The song remained at number one on both Global charts (issues dated August 26, 2023) in its fifth week, with 104.3 million streams and 4,000 sales earned worldwide, and 95.1 million streams and 3,000 sales in territories outside of the US, during the period dated August 11–17, becoming the second song of 2023, after "Flowers", to spend its first five weeks atop both charts. In its sixth week, "Seven" tied with "Flowers" as the only songs of the year to lead the Global rankings (September 2 issue) in their first six weeks. It accumulated 94.1 million streams and sold 2,000 copies worldwide during the period dated August 18–24, and earned 85.8 million streams and 2,000 sales outside of the US. "Seven" surpassed "Flowers"' record the following week, becoming the first song of 2023 to top both Global charts (issues dated September 9) in its first seven weeks. It earned a further 97 million streams and 12,000 sales worldwide, and 88.2 million streams and 8,000 sales outside of the US, for the period dated August 25–31. It spent an eighth consecutive week atop the Excl. US chart (September 16 issue) with 83.8 million streams and 3,000 sales for the period dated September 1–7, but was succeeded by Doja Cat's "Paint the Town Red" on the Global 200, charting at number two instead. Altogether, "Seven" spent nine consecutive weeks at number one on the Excl. US chart, as of the issue dated September 16, with 77.7 million streams and 2,000 sales during the period dated September 8–14, while remaining at number two on the Global 200.

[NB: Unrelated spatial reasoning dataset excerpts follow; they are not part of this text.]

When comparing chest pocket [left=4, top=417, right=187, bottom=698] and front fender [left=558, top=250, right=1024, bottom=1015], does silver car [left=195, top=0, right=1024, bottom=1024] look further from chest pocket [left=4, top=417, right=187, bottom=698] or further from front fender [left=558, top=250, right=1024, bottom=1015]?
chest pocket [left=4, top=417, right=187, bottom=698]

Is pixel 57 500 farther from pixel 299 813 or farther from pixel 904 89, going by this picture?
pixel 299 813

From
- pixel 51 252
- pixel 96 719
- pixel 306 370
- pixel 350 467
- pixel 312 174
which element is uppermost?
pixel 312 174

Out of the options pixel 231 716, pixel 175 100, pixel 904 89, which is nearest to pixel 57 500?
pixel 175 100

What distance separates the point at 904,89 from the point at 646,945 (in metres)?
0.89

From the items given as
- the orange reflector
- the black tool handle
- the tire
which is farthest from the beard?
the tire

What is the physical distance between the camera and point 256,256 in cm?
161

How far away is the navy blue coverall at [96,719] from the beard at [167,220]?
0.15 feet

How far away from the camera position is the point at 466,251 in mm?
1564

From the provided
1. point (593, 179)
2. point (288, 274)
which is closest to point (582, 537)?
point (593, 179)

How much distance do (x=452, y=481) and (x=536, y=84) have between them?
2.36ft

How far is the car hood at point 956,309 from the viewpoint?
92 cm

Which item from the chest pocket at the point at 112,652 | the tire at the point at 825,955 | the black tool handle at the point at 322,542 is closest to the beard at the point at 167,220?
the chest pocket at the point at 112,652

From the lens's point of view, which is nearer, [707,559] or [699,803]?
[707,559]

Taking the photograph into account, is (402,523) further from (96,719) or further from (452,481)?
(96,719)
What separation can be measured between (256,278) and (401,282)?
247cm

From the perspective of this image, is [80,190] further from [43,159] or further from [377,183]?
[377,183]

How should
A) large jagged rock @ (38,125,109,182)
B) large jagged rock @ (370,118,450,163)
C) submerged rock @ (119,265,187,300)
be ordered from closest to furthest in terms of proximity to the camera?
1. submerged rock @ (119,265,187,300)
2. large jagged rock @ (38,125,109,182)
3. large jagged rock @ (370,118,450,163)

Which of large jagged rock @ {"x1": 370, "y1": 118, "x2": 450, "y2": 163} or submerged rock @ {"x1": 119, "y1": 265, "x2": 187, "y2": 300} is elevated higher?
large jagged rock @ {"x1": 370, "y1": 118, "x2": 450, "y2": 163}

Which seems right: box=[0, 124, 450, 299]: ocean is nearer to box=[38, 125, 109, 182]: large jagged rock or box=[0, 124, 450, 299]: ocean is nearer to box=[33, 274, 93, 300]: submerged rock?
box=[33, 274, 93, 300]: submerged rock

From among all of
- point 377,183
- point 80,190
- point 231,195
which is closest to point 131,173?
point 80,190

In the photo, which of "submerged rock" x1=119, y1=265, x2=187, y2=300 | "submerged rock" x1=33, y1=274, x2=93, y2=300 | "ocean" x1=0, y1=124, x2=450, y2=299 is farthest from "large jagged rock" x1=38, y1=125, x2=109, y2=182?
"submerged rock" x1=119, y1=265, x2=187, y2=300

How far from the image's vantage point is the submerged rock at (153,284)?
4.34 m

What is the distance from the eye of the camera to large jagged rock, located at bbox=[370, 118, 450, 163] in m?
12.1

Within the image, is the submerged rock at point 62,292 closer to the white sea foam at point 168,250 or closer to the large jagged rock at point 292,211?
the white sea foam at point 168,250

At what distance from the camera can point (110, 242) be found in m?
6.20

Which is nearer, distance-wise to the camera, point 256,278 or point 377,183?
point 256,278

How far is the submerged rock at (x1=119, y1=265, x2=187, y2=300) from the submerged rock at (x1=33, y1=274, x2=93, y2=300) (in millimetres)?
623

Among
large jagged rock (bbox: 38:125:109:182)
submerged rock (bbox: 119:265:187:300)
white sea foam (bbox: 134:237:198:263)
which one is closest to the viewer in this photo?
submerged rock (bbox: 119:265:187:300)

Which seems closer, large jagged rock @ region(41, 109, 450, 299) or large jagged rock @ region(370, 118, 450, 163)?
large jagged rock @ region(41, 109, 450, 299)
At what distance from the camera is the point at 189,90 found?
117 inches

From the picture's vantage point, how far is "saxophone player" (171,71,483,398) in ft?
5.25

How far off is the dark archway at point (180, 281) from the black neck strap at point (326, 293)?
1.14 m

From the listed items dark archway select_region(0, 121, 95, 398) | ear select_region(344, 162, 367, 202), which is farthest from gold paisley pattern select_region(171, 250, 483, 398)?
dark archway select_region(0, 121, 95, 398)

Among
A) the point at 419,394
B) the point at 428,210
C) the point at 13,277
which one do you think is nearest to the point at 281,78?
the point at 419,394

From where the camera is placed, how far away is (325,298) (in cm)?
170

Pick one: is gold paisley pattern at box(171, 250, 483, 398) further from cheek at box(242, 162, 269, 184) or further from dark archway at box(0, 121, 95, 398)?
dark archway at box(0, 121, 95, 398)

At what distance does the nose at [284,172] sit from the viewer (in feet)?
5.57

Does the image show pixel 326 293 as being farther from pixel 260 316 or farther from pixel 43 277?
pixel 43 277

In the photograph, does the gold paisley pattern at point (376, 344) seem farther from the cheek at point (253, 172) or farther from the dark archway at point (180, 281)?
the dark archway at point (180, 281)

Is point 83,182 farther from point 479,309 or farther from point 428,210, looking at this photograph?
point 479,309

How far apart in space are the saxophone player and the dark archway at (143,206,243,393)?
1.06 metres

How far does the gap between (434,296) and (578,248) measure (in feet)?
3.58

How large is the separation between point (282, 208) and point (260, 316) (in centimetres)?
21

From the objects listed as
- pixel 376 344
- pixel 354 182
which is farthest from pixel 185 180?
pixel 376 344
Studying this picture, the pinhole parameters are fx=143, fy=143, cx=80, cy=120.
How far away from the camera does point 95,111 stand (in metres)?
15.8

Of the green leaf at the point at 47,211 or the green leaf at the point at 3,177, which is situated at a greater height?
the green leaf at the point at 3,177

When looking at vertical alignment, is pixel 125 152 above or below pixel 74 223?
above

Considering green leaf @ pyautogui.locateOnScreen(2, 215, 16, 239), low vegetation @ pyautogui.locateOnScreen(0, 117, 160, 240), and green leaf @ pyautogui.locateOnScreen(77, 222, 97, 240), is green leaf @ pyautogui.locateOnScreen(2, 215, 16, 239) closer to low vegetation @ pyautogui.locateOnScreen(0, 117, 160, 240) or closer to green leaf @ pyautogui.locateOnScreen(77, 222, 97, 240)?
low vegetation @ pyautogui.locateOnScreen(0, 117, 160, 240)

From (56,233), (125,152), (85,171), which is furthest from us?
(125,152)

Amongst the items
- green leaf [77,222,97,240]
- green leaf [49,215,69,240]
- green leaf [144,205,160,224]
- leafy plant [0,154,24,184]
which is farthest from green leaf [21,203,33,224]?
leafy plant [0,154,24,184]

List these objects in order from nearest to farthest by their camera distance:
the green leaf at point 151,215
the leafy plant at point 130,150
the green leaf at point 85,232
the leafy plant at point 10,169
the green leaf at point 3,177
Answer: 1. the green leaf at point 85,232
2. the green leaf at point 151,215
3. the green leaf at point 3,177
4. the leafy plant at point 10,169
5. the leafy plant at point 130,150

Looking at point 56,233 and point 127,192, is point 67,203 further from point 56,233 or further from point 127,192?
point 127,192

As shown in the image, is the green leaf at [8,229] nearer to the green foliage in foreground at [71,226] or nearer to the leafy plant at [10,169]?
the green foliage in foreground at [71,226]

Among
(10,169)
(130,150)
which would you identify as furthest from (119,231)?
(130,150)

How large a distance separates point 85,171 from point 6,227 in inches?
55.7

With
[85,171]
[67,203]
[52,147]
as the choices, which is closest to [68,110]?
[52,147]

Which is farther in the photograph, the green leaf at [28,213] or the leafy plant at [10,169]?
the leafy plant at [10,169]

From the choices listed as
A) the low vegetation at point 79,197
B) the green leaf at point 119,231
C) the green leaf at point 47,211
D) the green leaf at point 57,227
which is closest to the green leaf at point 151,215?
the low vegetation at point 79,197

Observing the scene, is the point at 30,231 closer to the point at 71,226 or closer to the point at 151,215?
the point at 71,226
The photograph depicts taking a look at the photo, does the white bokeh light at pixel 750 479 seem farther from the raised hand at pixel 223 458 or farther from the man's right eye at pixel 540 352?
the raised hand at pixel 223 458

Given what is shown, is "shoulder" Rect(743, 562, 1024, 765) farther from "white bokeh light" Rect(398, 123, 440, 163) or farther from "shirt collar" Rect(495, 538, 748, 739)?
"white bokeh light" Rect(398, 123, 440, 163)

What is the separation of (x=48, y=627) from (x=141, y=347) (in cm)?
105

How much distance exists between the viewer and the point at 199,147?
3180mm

In February 2024, the International Federation of the Phonographic Industry (IFPI) published its annual top-10 charts for the previous year and listed "Seven" as the 10th best-selling digital single of 2023 globally, having amassed 1.24 billion subscription stream equivalents worldwide in less than six months.

== Accolades ==
Globally, "Seven" set two Guinness World Records: for the Most streamed track on Spotify in one week (male) (Note: 89,748,171 streams) and Fastest time for a music track to reach 100 million streams on Spotify (male). (Note: eight days) By the end of October, it broke two additional records: Fastest time for a music track to reach 1 billion streams on Spotify (male)—previously held jointly by the Kid Laroi and Justin Bieber's "Stay" and Harry Styles' "As It Was" (118 days)—and overall—previously held by Cyrus' "Flowers" (112 days)—doing so in 109 days. Domestically, the song won four consecutive Melon Popularity awards from July 24 to August 14, 2023, and achieved triple crowns on M Countdown, Inkigayo, and Music Core, winning 13 first-place trophies altogether on domestic television music shows.

Per Billboard, "Seven" ranked as the number one Global Song of the Summer (Note: Billboard compiles a list of the top 10 best-performing songs globally) from Memorial Day through Labor Day, based on sales and streaming activity compiled by Luminate for the Global 200 (chart issues dated June 10 through September 9). The following week, it won the Song of Summer at the MTV Video Music Awards. Later that month, "Seven" was nominated for Best Pop Video – International at the UK Music Video Awards, and Best Song at the MTV Europe Music Awards. It won International Song of the Year at the TikTok Awards Thailand in October, followed by Top Global K-pop Song at the Billboard Music Awards. In November, the song won Best Collaboration and Best Dance Performance – Male Solo at the MAMA Awards; it was additionally nominated for Best Music Video and Song of the Year but did not win. "Seven" was awarded in the Millions Top 10 category (Note: The top ten songs that surpass one million streams within their first 24 hours of release on Melon are given this award.) at the Melon Music Awards in December.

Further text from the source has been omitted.